Search code examples
rhttr

R loop completes only 3 iterations out of 2504


I've written a function to download multiple files from NOAA's database. Firstly, I've got sites which is a list of site ID's that I want to download off the website. It looks like this:

 > head(sites)
   [[1]]
   [1] "9212"

   [[2]]
   [1] "10158"

   [[3]]
   [1] "11098"

> length(sites)
   [1] 2504

My function is shown below.

tested<-lapply(seq_along(sites), function(x) {
   no<-sites[[x]]
   data=GET(paste0('https://www.ncdc.noaa.gov/paleo-search/data/search.json?xmlId=', no))
   v<-content(data)   
   check=GET(v$statusUrl)
   j<-content(check)
   URL<-j$archive
   download.file(URL, destfile=paste0('./tree_ring/', no, '.zip'))
 }) 

The weird issue is that it works for the first three sites (downloads properly), but then it stops after the three sites and throws the following error:

Error in charToRaw(URL) : argument must be a character vector of length 1 

I've tried manually downloading the 4th and 5th site (using the same code as above, but not within function) and it works fine. What could be going on here?

EDIT 1: Showing more site ID's as requested

> dput(sites[1:6])
list("9212", "10158", "11098", "15757", "15777", "15781")

Solution

  • I converted your code to a for loop so I could see the most recent values of all your variables when things fail.

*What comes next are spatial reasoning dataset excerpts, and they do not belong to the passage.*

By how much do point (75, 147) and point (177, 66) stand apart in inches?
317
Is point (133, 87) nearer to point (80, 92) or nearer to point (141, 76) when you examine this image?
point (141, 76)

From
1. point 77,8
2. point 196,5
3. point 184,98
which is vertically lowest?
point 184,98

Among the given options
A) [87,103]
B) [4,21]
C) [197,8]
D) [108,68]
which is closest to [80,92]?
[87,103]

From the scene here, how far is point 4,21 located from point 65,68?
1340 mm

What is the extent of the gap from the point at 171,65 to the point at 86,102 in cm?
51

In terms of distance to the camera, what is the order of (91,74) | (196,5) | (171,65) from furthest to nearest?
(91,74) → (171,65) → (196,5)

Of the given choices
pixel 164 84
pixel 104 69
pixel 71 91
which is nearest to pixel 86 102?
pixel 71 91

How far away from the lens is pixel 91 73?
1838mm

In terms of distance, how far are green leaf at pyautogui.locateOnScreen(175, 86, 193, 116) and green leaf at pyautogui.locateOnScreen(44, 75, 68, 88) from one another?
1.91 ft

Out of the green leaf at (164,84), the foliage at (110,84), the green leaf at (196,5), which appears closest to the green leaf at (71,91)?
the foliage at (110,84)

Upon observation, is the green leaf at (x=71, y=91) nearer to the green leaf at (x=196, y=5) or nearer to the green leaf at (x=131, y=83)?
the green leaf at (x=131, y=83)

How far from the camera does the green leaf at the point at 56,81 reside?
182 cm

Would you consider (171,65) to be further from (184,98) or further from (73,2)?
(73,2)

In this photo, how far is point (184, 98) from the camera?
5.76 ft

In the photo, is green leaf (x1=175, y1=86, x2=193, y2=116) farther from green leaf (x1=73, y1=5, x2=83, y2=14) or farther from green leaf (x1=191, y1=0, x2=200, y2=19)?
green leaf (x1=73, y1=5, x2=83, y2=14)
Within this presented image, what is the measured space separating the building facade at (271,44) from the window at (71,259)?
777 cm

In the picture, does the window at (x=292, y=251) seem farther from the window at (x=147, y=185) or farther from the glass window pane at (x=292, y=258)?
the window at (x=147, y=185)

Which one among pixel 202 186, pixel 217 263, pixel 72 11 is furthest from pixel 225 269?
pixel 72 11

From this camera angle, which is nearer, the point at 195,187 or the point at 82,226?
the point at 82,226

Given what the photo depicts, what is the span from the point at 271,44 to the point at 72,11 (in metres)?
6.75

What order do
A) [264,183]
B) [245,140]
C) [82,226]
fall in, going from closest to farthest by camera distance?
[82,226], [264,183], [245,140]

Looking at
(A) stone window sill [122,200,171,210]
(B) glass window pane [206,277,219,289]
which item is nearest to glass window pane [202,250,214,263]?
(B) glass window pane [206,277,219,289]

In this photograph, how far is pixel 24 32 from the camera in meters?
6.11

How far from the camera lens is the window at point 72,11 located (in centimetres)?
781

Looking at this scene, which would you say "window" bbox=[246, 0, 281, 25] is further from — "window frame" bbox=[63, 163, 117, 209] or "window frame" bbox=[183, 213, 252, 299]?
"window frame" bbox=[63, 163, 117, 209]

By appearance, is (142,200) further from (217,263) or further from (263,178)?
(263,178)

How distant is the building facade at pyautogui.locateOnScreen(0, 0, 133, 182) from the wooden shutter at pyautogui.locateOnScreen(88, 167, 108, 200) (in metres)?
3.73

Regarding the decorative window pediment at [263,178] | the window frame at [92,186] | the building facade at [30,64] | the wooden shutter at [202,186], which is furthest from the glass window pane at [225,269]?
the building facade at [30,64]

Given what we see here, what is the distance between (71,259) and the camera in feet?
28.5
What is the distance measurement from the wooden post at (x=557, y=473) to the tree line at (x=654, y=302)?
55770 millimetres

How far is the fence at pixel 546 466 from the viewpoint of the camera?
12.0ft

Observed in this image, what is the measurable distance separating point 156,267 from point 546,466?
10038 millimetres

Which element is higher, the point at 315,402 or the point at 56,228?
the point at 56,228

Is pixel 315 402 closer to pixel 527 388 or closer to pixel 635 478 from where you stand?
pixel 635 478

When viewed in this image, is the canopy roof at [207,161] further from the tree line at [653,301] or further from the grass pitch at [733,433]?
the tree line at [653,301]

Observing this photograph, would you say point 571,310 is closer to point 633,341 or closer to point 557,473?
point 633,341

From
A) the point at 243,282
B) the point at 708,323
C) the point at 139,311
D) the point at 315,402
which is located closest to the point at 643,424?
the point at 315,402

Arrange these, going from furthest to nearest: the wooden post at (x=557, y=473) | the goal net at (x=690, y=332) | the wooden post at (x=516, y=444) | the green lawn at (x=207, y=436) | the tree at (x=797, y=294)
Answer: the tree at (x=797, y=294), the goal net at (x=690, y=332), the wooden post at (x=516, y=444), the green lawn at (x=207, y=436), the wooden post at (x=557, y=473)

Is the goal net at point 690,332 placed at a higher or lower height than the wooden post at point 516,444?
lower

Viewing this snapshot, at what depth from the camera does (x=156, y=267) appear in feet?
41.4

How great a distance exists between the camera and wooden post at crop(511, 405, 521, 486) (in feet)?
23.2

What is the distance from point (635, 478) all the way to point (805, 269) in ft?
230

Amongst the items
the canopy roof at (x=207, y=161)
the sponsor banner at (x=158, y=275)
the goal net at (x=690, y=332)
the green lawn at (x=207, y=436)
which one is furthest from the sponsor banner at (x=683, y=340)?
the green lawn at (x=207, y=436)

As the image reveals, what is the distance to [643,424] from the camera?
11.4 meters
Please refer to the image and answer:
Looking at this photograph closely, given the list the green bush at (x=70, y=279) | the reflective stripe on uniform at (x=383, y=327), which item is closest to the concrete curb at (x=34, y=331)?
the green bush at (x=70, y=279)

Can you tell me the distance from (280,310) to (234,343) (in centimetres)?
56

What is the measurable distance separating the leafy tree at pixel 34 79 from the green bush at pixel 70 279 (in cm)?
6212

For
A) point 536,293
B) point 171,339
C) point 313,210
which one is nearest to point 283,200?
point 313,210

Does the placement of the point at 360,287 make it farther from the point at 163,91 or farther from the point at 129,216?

    The fails aren't consistently on the 4th site. Running your code a few times, sometimes it fails on 2, or 3, or 4. When it fails, if I look at j, I see this:

    $message
    [1] "finalizing archive"
    
    $status
    [1] "working"
    $message
    [1] "finalizing archive"
    
    $status
    [1] "working"
    

    If I re-run check=GET(v$statusUrl); j<-content(check) a few seconds later, then I see

    $archive
    [1] "https://www.ncdc.noaa.gov/web-content/paleo/bundle/1986420067_2020-04-23.zip"
    
    $status
    [1] "complete"
    

    So, I think it takes the server a little bit of time to prepare the file for download, and sometimes R asks for the file before it's ready, which causes an error. A simple fix might look like this:

    check_status <- function(v) {
      check <- GET(v$statusUrl)
      content(check)
    }
    
    for(x in seq_along(sites)) {
       no<-sites[[x]]
       data=GET(paste0('https://www.ncdc.noaa.gov/paleo-search/data/search.json?xmlId=', no))
       v<-content(data)
       try_counter <- 0
       j <- check_status(v)
       while(j$status != "complete" & try_counter < 100) {
         Sys.sleep(0.1)
         j <- check_status(v)
       }
       URL<-j$archive
       download.file(URL, destfile=paste0(no, '.zip'))
    }
    

    If the status isn't ready, this version will wait 0.1 seconds before checking again, up to 10 seconds.